**What to produce**
When the line containing "Vietnam;Lao, site loc_0296, 2018-10-24" appears in the data below, begin copying there and stop only after the line containing "label granularity: sequence-level".

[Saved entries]
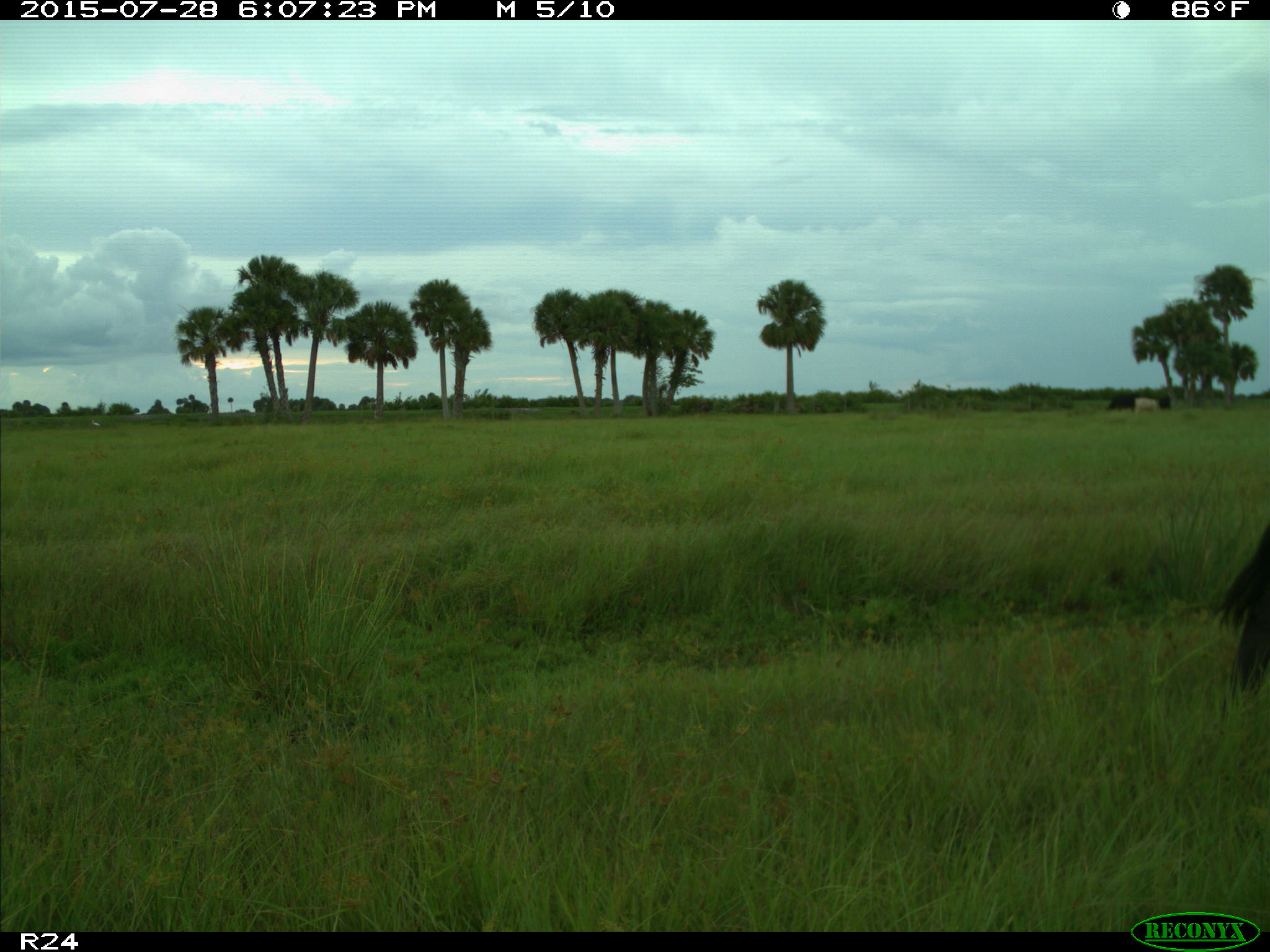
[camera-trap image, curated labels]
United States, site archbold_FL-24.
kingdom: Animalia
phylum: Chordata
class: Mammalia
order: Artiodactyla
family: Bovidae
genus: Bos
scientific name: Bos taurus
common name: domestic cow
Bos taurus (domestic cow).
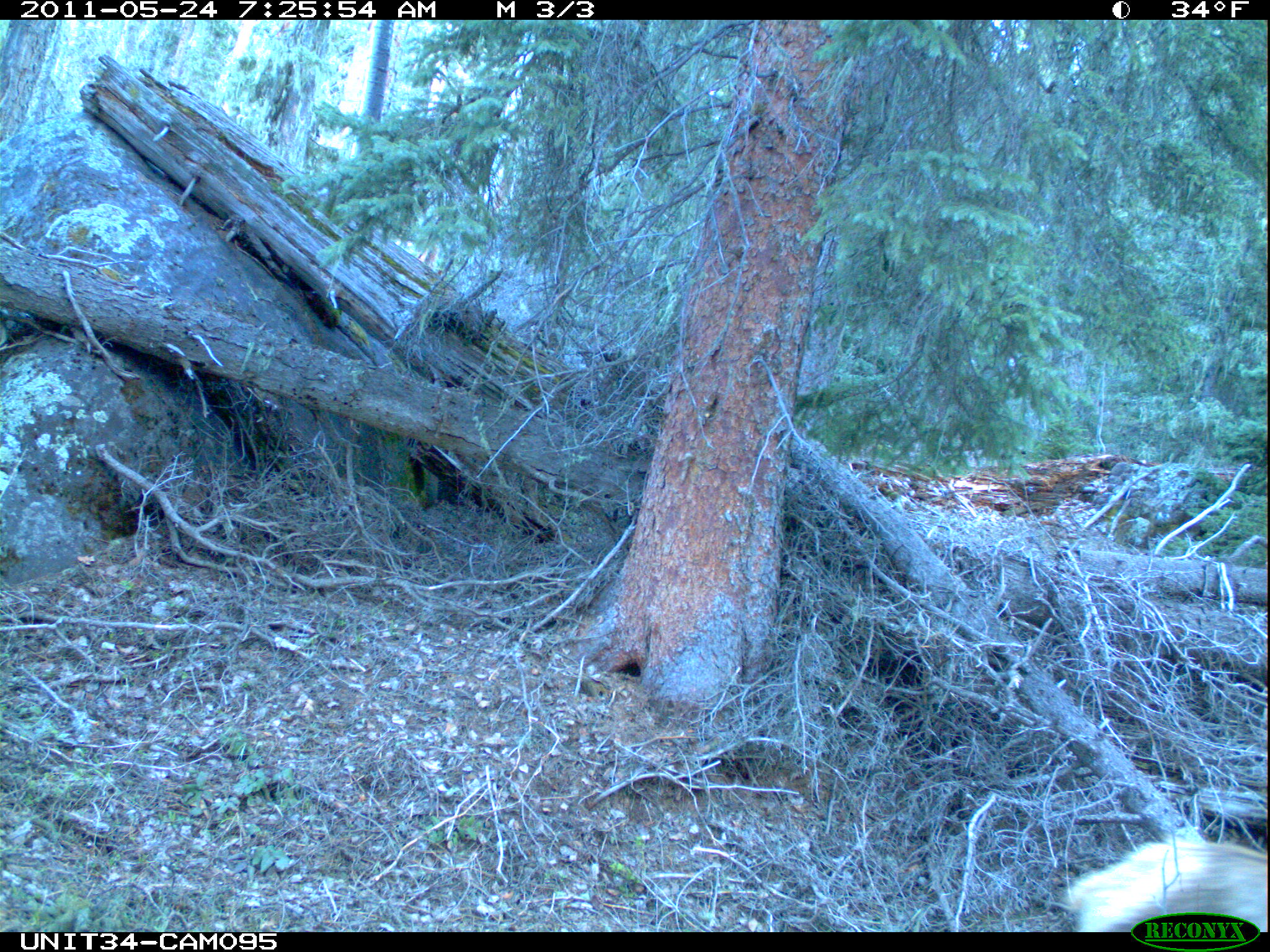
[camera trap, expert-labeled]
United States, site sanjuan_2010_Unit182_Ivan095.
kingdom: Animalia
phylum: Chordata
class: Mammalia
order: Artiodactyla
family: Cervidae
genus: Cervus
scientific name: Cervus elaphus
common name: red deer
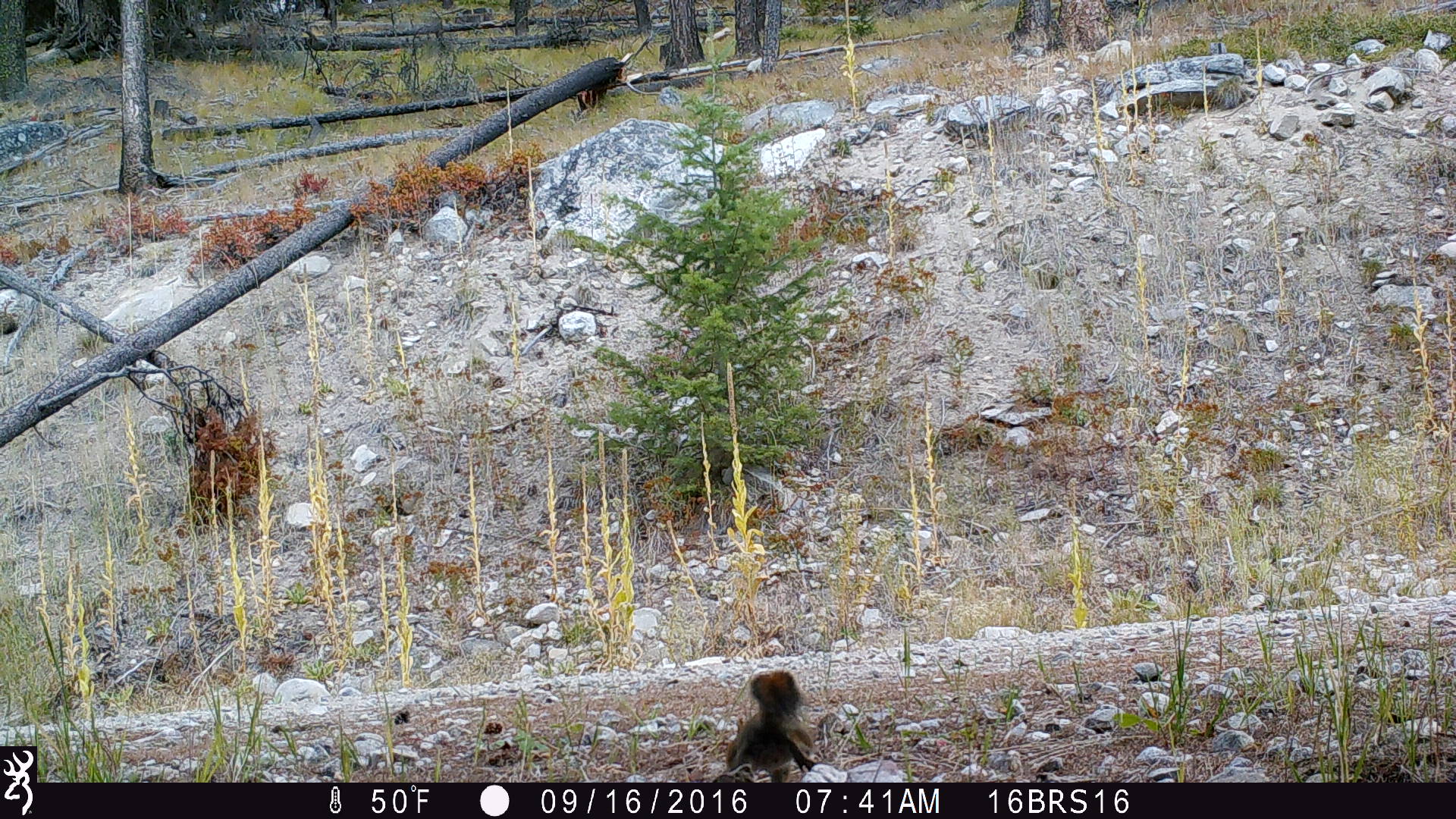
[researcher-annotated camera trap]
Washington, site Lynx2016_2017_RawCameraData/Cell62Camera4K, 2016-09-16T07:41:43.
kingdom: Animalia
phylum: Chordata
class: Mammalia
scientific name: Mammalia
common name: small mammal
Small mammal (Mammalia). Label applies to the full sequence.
---
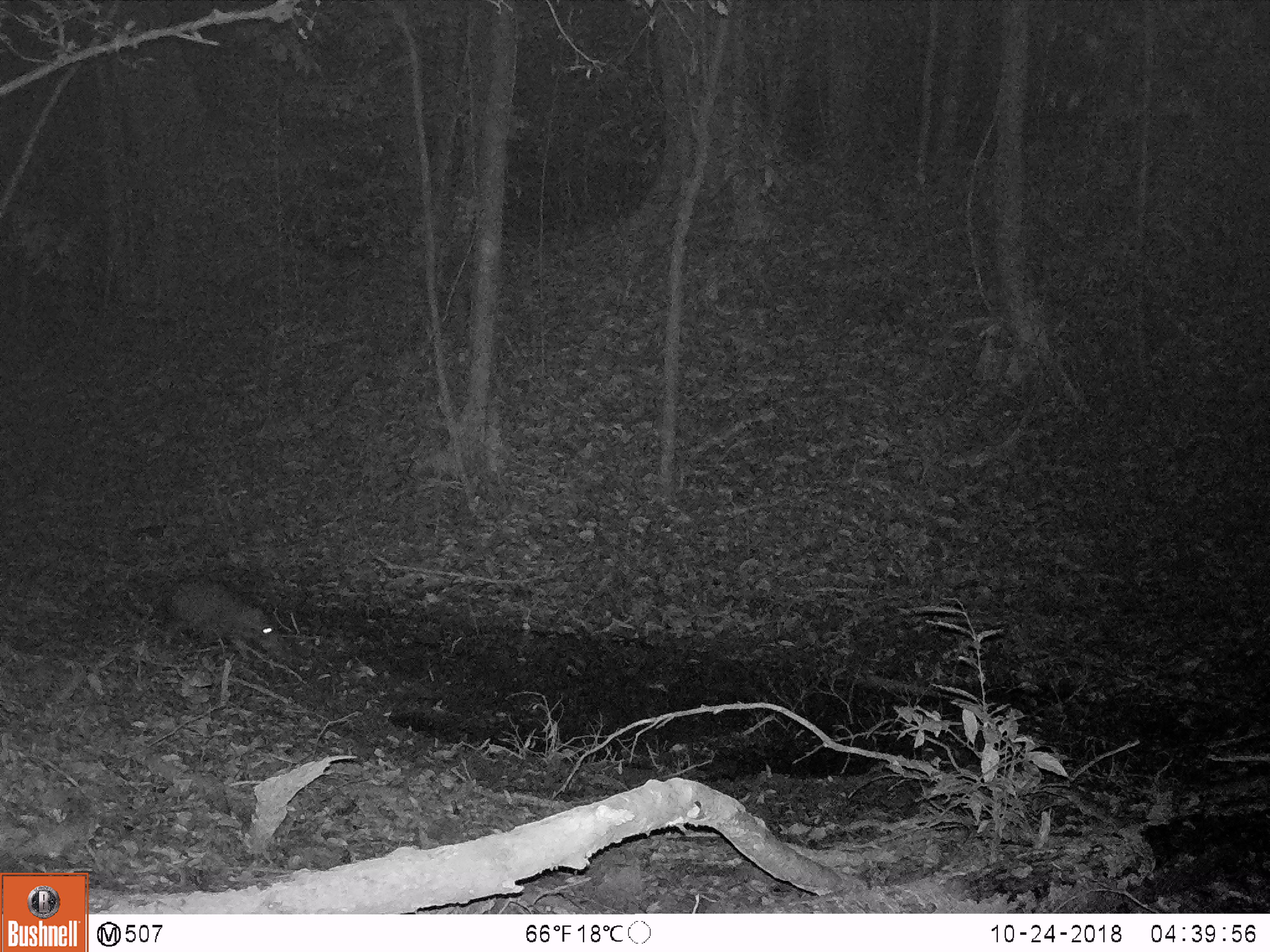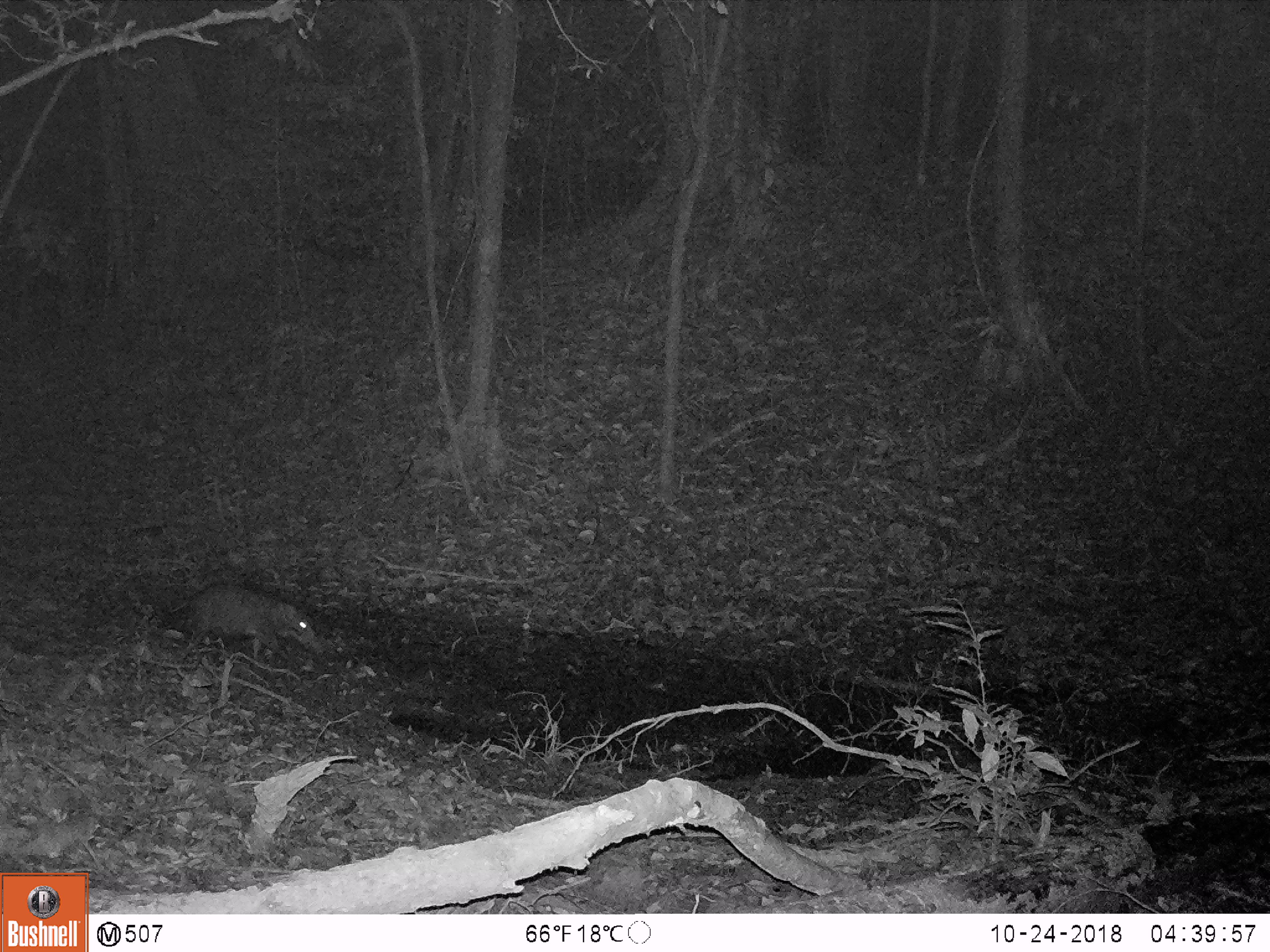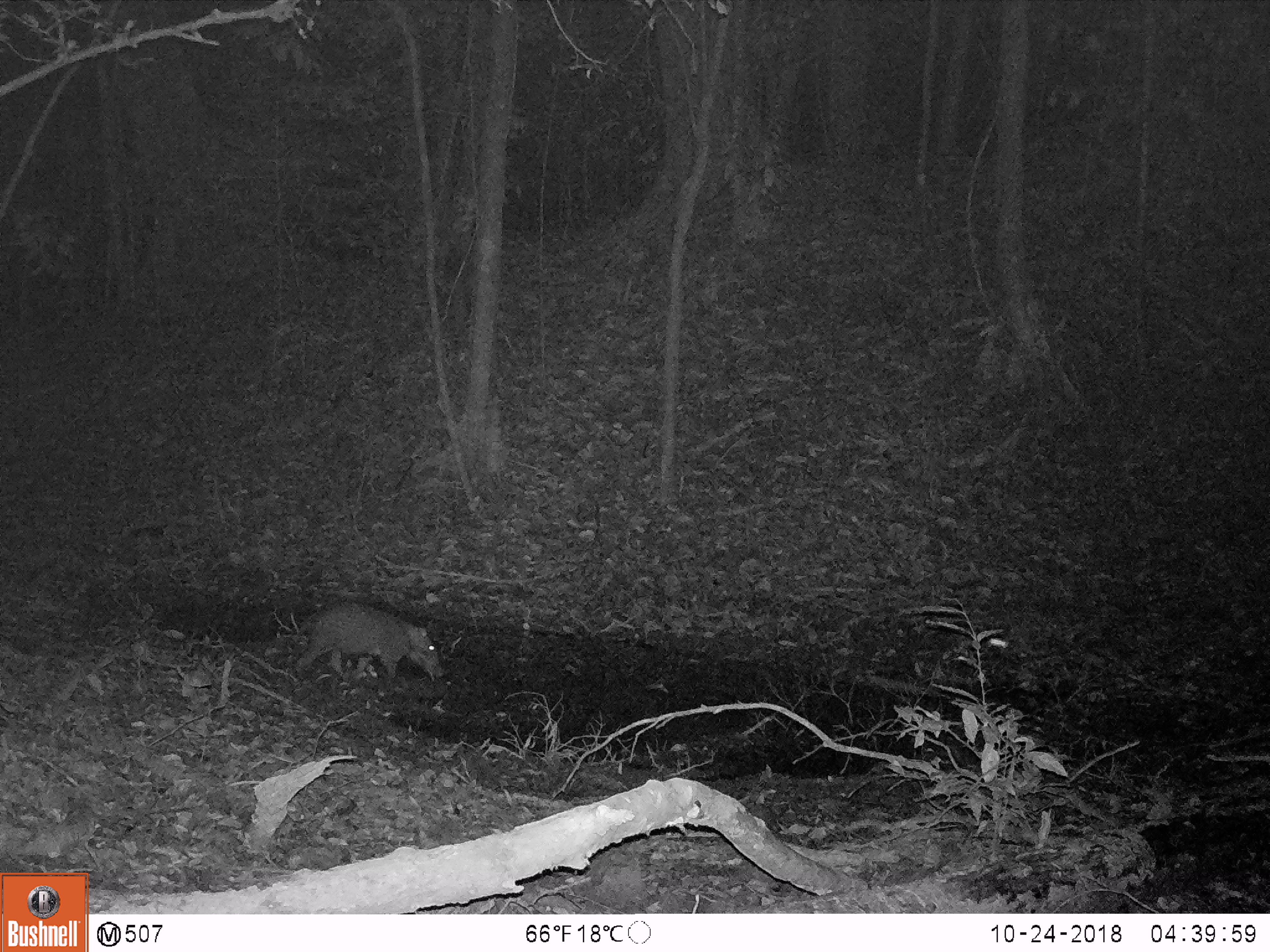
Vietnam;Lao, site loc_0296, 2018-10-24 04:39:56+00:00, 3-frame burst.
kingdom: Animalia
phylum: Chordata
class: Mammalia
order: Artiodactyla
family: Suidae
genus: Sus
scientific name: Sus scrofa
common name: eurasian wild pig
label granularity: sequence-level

**Exercise result**
Vietnam;Lao, site loc_0296, 2018-10-24 04:39:56+00:00, 3-frame burst.
kingdom: Animalia
phylum: Chordata
class: Mammalia
order: Artiodactyla
family: Suidae
genus: Sus
scientific name: Sus scrofa
common name: eurasian wild pig
label granularity: sequence-level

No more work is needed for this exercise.